■ THINGS TO DO:
1. Answer these questions about the comedy showcase review, one line per answer:
(a) At what venue was the final showcase held?
(b) Which two songs set the pre-show mood?
(c) Where is Keesha Brownie a mainstage regular?
2. Rework the comedy showcase review by giving everything from "The final showcase" down to "character and persona." again, with "showcase" swapped for "show".
3. Carry on writing the comedy showcase review after its final sentence.

■ DOCUMENT SECTION:

The final showcase which was held at Yuks Yuks in downtown Toronto. This night was well attended there was very much a sense of occasion. Competitors kept to themselves busy with ritual and trying to ignore their name being whispered in the crowd as the audience speculated the outcome. Hungry Like the Wolf, and Eminem’s Lose Yourself set the drastically un-ironic pre-show mood. This night featured a cross-section of stand-ups who strengths lie in writing and delivery rather than character and persona.

The focus and craftsmanship was evident in every set.

Keesha Brownie a mainstage regular of Montreal’s comedy nest performed an energizing six minutes that showed excellent transition and execution of material. It was also clean– something that is not required of top comic but a skill unto its self. Brownie is a club headliner at the top of their game Jackie Pirico is one of the most unique and theatrical performers in the Canadian scene. They delivered a cohesive well-written set with their seamless signature vernacular. Jackie is easy to like and hard to forget.

■ RECORDS PROVIDED:
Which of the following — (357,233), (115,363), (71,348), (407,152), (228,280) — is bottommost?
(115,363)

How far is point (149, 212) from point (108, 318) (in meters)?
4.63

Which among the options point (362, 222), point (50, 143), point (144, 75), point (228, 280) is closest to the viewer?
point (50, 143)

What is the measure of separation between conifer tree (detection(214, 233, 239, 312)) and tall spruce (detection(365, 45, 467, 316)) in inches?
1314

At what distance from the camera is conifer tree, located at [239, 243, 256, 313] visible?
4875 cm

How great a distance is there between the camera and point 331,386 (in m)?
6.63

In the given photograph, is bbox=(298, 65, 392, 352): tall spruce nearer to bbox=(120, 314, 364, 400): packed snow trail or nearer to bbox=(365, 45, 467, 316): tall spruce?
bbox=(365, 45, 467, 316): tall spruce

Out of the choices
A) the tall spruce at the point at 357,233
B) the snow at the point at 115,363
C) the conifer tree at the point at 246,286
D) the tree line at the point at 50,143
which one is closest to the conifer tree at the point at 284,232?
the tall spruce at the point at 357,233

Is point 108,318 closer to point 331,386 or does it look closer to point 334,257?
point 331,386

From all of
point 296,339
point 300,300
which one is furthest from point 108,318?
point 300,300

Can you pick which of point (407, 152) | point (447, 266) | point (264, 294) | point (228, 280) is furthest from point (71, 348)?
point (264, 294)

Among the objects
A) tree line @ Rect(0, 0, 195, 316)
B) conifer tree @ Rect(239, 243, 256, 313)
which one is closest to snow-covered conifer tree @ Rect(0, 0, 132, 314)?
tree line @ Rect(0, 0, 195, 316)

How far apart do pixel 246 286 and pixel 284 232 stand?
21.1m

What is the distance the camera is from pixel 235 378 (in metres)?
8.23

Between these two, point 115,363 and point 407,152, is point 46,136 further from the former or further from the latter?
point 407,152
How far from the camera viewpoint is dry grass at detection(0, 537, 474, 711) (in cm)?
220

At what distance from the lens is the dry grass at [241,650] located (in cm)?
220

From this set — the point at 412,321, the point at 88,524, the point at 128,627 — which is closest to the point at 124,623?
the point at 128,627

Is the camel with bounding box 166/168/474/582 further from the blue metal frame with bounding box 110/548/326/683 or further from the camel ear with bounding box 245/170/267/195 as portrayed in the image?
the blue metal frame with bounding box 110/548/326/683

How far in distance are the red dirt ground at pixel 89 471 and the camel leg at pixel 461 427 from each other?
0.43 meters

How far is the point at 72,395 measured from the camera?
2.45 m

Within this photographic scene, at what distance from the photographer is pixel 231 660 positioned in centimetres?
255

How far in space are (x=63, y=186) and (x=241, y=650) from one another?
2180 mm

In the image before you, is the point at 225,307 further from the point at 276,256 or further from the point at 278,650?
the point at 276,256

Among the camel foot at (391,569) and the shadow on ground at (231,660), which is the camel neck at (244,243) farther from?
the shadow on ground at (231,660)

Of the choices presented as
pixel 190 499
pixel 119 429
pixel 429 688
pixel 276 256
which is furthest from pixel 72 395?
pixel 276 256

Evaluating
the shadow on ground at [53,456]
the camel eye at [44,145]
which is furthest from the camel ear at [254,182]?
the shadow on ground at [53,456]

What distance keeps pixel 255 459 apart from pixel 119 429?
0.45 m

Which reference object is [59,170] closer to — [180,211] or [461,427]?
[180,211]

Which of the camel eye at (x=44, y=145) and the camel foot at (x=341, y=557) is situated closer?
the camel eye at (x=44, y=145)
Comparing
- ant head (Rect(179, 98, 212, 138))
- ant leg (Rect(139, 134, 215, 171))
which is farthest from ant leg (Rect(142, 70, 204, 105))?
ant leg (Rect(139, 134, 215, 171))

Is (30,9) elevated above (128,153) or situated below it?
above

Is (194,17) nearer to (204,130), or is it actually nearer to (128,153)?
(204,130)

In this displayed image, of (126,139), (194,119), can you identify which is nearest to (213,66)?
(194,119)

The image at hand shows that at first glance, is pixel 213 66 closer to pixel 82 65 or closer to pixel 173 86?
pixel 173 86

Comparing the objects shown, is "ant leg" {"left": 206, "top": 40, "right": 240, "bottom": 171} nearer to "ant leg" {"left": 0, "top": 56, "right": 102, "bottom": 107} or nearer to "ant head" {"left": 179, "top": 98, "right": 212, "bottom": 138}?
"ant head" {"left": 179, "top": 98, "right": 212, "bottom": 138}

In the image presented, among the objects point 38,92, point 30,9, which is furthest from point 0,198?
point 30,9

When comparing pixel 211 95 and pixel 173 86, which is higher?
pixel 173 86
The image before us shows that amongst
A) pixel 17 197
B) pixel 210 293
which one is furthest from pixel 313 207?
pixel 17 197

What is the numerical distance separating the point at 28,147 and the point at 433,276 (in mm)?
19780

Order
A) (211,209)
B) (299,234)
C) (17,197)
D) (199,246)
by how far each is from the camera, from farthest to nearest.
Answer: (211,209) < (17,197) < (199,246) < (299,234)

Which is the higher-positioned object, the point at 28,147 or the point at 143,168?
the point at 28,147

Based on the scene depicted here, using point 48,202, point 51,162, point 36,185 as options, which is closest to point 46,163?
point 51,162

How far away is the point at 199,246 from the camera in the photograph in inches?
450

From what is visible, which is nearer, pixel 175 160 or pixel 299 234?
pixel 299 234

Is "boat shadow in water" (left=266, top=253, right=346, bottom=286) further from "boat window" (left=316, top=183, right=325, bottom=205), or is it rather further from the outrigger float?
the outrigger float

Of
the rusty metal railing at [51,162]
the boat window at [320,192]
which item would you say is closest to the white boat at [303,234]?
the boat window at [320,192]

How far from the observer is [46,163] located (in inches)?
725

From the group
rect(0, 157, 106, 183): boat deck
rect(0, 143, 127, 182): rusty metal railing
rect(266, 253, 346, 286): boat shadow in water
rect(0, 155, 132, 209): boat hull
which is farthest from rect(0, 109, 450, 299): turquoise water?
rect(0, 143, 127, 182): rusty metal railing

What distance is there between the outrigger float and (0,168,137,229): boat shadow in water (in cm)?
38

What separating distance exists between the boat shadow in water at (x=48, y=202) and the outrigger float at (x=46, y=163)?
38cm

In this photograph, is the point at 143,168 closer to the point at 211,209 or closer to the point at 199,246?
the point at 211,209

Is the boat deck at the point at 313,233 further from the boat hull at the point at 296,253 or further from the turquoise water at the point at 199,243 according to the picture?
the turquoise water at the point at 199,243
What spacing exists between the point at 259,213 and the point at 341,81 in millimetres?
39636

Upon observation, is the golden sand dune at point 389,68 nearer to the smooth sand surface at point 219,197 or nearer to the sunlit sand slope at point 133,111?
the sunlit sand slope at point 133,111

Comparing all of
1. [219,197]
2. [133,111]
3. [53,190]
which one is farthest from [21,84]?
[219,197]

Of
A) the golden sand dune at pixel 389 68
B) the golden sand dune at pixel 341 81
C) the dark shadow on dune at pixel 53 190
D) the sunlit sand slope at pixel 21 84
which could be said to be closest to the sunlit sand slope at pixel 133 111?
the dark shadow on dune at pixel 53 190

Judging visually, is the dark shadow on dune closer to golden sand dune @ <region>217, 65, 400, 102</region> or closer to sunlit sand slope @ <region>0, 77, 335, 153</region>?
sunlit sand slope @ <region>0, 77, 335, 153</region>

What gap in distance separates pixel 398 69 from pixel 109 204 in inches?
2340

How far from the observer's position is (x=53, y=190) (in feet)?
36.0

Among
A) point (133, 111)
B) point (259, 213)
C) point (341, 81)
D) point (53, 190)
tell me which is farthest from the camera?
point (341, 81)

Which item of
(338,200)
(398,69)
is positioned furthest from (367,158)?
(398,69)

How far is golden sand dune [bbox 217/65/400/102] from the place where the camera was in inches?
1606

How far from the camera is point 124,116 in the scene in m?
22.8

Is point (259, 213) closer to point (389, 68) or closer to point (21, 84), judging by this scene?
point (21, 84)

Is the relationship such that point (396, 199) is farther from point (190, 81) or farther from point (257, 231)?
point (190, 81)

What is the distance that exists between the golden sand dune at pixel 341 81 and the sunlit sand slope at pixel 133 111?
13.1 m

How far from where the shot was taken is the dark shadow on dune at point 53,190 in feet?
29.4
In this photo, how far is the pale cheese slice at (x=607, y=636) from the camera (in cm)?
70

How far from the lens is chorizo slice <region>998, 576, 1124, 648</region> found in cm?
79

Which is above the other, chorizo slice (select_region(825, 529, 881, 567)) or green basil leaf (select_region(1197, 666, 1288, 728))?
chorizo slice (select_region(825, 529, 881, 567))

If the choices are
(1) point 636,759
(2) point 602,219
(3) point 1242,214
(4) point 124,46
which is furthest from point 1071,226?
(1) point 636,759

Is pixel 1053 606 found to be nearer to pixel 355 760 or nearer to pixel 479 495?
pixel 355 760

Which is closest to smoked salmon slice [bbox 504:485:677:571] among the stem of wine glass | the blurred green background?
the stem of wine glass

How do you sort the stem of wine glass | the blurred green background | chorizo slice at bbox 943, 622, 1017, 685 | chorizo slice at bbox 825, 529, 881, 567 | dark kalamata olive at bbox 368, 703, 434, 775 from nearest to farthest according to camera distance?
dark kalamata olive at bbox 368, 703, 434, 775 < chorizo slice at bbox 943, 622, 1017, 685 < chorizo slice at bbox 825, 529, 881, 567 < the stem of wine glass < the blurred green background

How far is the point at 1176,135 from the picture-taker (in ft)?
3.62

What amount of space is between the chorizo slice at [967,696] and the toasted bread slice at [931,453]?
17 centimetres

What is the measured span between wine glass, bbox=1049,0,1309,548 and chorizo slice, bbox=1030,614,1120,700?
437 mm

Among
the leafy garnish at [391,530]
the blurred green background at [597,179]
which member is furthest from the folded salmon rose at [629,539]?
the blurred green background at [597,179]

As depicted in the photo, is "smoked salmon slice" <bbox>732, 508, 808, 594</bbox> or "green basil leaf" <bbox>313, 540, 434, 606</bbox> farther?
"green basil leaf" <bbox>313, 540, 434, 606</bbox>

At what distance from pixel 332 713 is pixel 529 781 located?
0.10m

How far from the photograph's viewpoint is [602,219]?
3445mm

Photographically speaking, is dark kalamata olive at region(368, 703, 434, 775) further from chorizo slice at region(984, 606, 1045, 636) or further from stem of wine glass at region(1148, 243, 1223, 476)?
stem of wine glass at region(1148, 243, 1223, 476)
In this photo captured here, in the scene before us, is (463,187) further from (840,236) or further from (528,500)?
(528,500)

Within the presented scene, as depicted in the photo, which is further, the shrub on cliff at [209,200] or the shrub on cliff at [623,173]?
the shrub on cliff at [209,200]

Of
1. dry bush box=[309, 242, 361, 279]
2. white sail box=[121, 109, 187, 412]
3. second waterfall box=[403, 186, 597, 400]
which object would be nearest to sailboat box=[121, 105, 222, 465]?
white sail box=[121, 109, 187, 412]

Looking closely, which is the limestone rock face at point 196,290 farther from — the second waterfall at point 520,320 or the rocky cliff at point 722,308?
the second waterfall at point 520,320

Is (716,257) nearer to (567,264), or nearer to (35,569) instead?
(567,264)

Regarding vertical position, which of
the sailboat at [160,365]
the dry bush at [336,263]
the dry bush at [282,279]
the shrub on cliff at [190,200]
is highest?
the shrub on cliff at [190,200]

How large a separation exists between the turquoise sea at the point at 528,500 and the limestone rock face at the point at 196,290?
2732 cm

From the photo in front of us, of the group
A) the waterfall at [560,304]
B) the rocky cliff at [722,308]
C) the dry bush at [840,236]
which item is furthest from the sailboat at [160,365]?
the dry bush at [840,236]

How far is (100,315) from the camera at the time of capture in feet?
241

■ THE ANSWERS:
1.
(a) Yuks Yuks in downtown Toronto
(b) Hungry Like the Wolf and Eminem's Lose Yourself
(c) Montreal's comedy nest

2.
The final show which was held at Yuks Yuks in downtown Toronto. This night was well attended there was very much a sense of occasion. Competitors kept to themselves busy with ritual and trying to ignore their name being whispered in the crowd as the audience speculated the outcome. Hungry Like the Wolf, and Eminem’s Lose Yourself set the drastically un-ironic pre-show mood. This night featured a cross-section of stand-ups who strengths lie in writing and delivery rather than character and persona.

3.
But neither made the list. The three selected were Homegrown winner 2016 Nigel Grinstead with an entirely new 6 minutes that featured topical bits about The Raptors in the NBA finals. Grinstead is a writer, a relentless worker elusive off stage and constantly evolving on. And Jess Solomon a Canadian ex-pat who returned to compete in the contest and competed against her own wife for a spot. The third spot went to Alex Wood who had the breakout moment of this showcase. This was not his first time on a Top Comic showcase his set seemed tailored to be competitive. Opening with an almost psychological inversion on crowd work and the whole nature of the competition, he was incredibly focused. With a set that made self and societal reflection funny in a way that other comics would ease into. It was a risk it paid off.

Now all the competitors wait until August when a nationwide online vote will open where each person can vote on each device they own once a day. The comics with the most votes will showcase again at Toronto’s JFL42 in September and then a winner and two runners up will be selected.

A common misconception about Top comic that it is about finding the funniest person. That is simply impossible. Comedy is subjective. Everyone selected to compete in Top comic is funny that is why they are there. What a comic contributes to their art form and scene is unchanged by awards only how people acknowledge it. What Top comic is, however is a series of multifaceted tests to see who is deserving and ready for a career changing opportunity unlike any other.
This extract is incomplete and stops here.